__EXERCISE BRIEF__. Quote the entries that follow exactly, leaving none out.

__INFORMATION SUPPLIED__.
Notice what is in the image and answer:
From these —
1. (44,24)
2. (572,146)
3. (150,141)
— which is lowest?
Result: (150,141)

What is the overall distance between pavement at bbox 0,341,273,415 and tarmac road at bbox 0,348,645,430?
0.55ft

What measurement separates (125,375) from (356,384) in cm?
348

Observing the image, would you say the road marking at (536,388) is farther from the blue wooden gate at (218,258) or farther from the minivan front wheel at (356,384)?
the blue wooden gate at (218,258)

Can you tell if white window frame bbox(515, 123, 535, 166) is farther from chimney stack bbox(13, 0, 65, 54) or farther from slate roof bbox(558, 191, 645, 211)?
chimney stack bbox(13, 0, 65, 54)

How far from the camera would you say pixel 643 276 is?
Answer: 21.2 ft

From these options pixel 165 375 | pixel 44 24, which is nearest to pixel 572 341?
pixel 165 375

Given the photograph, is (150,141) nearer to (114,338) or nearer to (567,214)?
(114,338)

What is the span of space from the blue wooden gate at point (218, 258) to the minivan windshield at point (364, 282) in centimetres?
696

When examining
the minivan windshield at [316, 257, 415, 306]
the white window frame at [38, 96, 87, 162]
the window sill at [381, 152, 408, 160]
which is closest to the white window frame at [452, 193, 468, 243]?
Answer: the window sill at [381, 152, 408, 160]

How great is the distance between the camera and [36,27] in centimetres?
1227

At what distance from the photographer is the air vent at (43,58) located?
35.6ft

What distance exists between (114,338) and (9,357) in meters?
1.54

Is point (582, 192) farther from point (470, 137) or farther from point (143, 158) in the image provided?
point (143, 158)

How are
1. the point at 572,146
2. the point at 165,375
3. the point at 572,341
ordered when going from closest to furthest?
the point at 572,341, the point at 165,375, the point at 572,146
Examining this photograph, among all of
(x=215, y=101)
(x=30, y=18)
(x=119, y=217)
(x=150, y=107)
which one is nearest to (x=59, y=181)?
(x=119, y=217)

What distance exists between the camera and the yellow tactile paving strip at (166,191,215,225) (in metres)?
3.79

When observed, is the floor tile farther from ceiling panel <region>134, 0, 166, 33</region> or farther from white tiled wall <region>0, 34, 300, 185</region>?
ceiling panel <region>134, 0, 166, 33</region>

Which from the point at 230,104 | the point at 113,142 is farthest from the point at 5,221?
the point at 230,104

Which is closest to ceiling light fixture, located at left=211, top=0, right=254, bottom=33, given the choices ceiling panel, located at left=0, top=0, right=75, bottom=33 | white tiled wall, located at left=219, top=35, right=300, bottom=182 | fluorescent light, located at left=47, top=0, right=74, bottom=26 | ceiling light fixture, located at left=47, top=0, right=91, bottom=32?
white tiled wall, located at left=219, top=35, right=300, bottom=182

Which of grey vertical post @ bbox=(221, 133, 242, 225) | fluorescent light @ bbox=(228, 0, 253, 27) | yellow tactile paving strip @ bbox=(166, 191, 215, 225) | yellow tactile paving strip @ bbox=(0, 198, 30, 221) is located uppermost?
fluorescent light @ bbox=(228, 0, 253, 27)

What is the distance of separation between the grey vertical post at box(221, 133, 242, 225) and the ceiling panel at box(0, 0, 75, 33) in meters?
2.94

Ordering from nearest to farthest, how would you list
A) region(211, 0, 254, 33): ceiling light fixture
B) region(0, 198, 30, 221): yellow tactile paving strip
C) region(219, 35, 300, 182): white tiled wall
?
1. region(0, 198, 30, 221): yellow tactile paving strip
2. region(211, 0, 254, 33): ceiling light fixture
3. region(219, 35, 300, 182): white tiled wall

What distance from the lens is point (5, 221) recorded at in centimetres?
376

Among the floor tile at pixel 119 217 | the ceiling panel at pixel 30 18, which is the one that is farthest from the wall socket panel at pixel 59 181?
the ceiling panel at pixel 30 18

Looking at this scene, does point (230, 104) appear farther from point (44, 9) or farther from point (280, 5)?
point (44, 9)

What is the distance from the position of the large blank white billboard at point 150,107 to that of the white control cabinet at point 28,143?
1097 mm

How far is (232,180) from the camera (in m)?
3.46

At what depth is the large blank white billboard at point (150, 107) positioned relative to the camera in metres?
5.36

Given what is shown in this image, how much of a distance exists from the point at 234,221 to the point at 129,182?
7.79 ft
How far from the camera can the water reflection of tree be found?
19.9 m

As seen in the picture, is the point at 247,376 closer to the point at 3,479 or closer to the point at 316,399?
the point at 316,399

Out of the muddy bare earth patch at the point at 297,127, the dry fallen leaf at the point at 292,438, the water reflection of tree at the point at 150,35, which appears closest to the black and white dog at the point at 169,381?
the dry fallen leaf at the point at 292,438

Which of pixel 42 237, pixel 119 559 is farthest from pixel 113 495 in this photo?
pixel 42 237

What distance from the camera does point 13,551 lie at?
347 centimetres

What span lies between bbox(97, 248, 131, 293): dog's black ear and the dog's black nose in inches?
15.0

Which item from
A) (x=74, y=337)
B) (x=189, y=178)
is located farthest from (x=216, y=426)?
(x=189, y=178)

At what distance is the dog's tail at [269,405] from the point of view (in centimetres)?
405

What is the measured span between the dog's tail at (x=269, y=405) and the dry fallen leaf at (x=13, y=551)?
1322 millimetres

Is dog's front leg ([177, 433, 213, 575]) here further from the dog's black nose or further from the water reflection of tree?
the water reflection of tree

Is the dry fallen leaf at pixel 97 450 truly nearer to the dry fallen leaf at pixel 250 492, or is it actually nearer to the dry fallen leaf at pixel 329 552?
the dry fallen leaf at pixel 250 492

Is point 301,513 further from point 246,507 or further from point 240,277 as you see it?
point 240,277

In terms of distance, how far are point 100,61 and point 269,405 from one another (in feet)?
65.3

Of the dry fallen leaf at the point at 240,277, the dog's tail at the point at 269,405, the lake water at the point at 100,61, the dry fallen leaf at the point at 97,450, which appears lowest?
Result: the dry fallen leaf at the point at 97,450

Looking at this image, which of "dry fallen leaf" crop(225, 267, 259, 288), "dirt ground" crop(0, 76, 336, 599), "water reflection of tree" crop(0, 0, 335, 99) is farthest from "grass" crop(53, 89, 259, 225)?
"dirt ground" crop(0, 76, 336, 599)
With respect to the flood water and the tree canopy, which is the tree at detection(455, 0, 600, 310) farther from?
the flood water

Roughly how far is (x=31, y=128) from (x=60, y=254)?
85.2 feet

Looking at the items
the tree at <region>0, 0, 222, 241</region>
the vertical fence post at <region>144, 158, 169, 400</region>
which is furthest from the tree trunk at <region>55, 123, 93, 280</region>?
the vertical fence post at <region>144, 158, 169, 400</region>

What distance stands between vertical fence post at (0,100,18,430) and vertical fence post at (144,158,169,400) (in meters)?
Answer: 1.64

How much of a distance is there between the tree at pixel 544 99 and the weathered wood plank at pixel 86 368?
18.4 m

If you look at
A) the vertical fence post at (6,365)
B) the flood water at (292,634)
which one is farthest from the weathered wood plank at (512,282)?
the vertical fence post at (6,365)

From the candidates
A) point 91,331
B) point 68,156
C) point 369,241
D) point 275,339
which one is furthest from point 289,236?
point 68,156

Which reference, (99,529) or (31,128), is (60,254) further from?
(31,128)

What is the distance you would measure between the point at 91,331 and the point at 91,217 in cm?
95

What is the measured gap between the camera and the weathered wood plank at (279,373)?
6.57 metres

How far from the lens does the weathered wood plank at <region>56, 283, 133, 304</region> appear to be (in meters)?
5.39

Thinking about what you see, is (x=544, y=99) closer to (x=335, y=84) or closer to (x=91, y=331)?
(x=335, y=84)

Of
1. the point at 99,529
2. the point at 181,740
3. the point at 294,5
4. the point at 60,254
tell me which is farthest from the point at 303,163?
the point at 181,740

__TASK RESPONSE__.
Notice what is in the image and answer:
From these —
1. (44,24)
2. (572,146)
3. (150,141)
— which is lowest?
Result: (150,141)

What is the overall distance between pavement at bbox 0,341,273,415 and tarmac road at bbox 0,348,645,430?
0.55ft

What measurement separates (125,375) from (356,384) in cm?
348

Observing the image, would you say the road marking at (536,388) is farther from the blue wooden gate at (218,258) or farther from the minivan front wheel at (356,384)?
the blue wooden gate at (218,258)

Can you tell if white window frame bbox(515, 123, 535, 166) is farther from chimney stack bbox(13, 0, 65, 54) or farther from slate roof bbox(558, 191, 645, 211)?
chimney stack bbox(13, 0, 65, 54)

How far from the camera would you say pixel 643 276 is?
Answer: 21.2 ft

From these options pixel 165 375 | pixel 44 24, which is nearest to pixel 572 341?
pixel 165 375

Given the photograph, is (150,141) nearer to (114,338) or nearer to (567,214)?
(114,338)

What is the span of space from the blue wooden gate at point (218, 258) to the minivan windshield at point (364, 282) in centimetres?
696

When examining
the minivan windshield at [316, 257, 415, 306]
the white window frame at [38, 96, 87, 162]
the window sill at [381, 152, 408, 160]
which is closest to the white window frame at [452, 193, 468, 243]?
Answer: the window sill at [381, 152, 408, 160]

How great is the distance between the camera and [36,27] in centimetres?
1227

At what distance from the photographer is the air vent at (43,58) located?
35.6ft

What distance exists between (114,338) and (9,357) in meters?
1.54

Is point (582, 192) farther from point (470, 137) or farther from point (143, 158) in the image provided?
point (143, 158)

How are
1. the point at 572,146
2. the point at 165,375
3. the point at 572,341
ordered when going from closest to furthest?
the point at 572,341, the point at 165,375, the point at 572,146
Examining this photograph, among all of
(x=215, y=101)
(x=30, y=18)
(x=119, y=217)
(x=150, y=107)
which one is nearest to (x=59, y=181)?
(x=119, y=217)

What distance exists between the camera and the yellow tactile paving strip at (166,191,215,225) (in metres)?
3.79

When observed, is the floor tile farther from ceiling panel <region>134, 0, 166, 33</region> or farther from white tiled wall <region>0, 34, 300, 185</region>?
ceiling panel <region>134, 0, 166, 33</region>

Which from the point at 230,104 | the point at 113,142 is farthest from the point at 5,221?
the point at 230,104

Which is closest to ceiling light fixture, located at left=211, top=0, right=254, bottom=33, given the choices ceiling panel, located at left=0, top=0, right=75, bottom=33 | white tiled wall, located at left=219, top=35, right=300, bottom=182 | fluorescent light, located at left=47, top=0, right=74, bottom=26 | ceiling light fixture, located at left=47, top=0, right=91, bottom=32?
white tiled wall, located at left=219, top=35, right=300, bottom=182

Which of grey vertical post @ bbox=(221, 133, 242, 225) | fluorescent light @ bbox=(228, 0, 253, 27) | yellow tactile paving strip @ bbox=(166, 191, 215, 225) | yellow tactile paving strip @ bbox=(0, 198, 30, 221) is located uppermost?
fluorescent light @ bbox=(228, 0, 253, 27)

What is the distance of separation between the grey vertical post at box(221, 133, 242, 225) and the ceiling panel at box(0, 0, 75, 33) in meters?
2.94

Ordering from nearest to farthest, how would you list
A) region(211, 0, 254, 33): ceiling light fixture
B) region(0, 198, 30, 221): yellow tactile paving strip
C) region(219, 35, 300, 182): white tiled wall
?
1. region(0, 198, 30, 221): yellow tactile paving strip
2. region(211, 0, 254, 33): ceiling light fixture
3. region(219, 35, 300, 182): white tiled wall

What distance from the lens is point (5, 221) recorded at in centimetres?
376

Among the floor tile at pixel 119 217 | the ceiling panel at pixel 30 18, which is the one that is farthest from the wall socket panel at pixel 59 181?
the ceiling panel at pixel 30 18

Looking at this scene, does point (230, 104) appear farther from point (44, 9) or farther from point (280, 5)?
point (44, 9)

What is the distance from the position of the large blank white billboard at point 150,107 to that of the white control cabinet at point 28,143?
1097 mm

How far is (232,180) from the camera (in m)?
3.46

At what depth is the large blank white billboard at point (150, 107) positioned relative to the camera in metres?
5.36

Given what is shown in this image, how much of a distance exists from the point at 234,221 to the point at 129,182?
7.79 ft
How far from the camera can the water reflection of tree be found?
19.9 m

As seen in the picture, is the point at 247,376 closer to the point at 3,479 or closer to the point at 316,399?
the point at 316,399

Out of the muddy bare earth patch at the point at 297,127, the dry fallen leaf at the point at 292,438, the water reflection of tree at the point at 150,35, which appears closest to the black and white dog at the point at 169,381?
the dry fallen leaf at the point at 292,438

Which of pixel 42 237, pixel 119 559 is farthest from pixel 113 495 in this photo?
pixel 42 237

What distance from the camera does point 13,551 lie at?
347 centimetres

What span lies between bbox(97, 248, 131, 293): dog's black ear and the dog's black nose in inches?
15.0

Which item from
A) (x=74, y=337)
B) (x=189, y=178)
is located farthest from (x=216, y=426)?
(x=189, y=178)

At what distance is the dog's tail at [269,405] from the point of view (in centimetres)?
405

What is the measured span between the dog's tail at (x=269, y=405) and the dry fallen leaf at (x=13, y=551)?
1322 millimetres

Is dog's front leg ([177, 433, 213, 575]) here further from the dog's black nose or further from the water reflection of tree?
the water reflection of tree

Is the dry fallen leaf at pixel 97 450 truly nearer to the dry fallen leaf at pixel 250 492, or is it actually nearer to the dry fallen leaf at pixel 329 552?
the dry fallen leaf at pixel 250 492

Is point 301,513 further from point 246,507 or further from point 240,277 as you see it?
point 240,277

In terms of distance, how far are point 100,61 and point 269,405 from one another (in feet)?
65.3

Of the dry fallen leaf at the point at 240,277, the dog's tail at the point at 269,405, the lake water at the point at 100,61, the dry fallen leaf at the point at 97,450, which appears lowest?
Result: the dry fallen leaf at the point at 97,450

Looking at this image, which of "dry fallen leaf" crop(225, 267, 259, 288), "dirt ground" crop(0, 76, 336, 599), "water reflection of tree" crop(0, 0, 335, 99) is farthest from "grass" crop(53, 89, 259, 225)?
"dirt ground" crop(0, 76, 336, 599)
With respect to the flood water and the tree canopy, which is the tree at detection(455, 0, 600, 310) farther from?
the flood water

Roughly how far is (x=31, y=128) from (x=60, y=254)?
85.2 feet

Looking at the items
the tree at <region>0, 0, 222, 241</region>
the vertical fence post at <region>144, 158, 169, 400</region>
which is furthest from the tree trunk at <region>55, 123, 93, 280</region>?
the vertical fence post at <region>144, 158, 169, 400</region>

What distance stands between vertical fence post at (0,100,18,430) and vertical fence post at (144,158,169,400) (in meters)?
Answer: 1.64

How much of a distance is there between the tree at pixel 544 99 and the weathered wood plank at pixel 86 368?
18.4 m

If you look at
A) the vertical fence post at (6,365)
B) the flood water at (292,634)
which one is farthest from the weathered wood plank at (512,282)?
the vertical fence post at (6,365)

From the candidates
A) point 91,331
B) point 68,156
C) point 369,241
D) point 275,339
which one is furthest from point 289,236?
point 68,156

Which reference, (99,529) or (31,128), is (60,254) further from?
(31,128)

What is the distance you would measure between the point at 91,331 and the point at 91,217 in cm?
95

What is the measured gap between the camera and the weathered wood plank at (279,373)?
6.57 metres

How far from the lens does the weathered wood plank at <region>56, 283, 133, 304</region> appear to be (in meters)?
5.39

Thinking about what you see, is (x=544, y=99) closer to (x=335, y=84) or closer to (x=91, y=331)?
(x=335, y=84)

Of
1. the point at 99,529
2. the point at 181,740
3. the point at 294,5
4. the point at 60,254
tell me which is farthest from the point at 303,163?
the point at 181,740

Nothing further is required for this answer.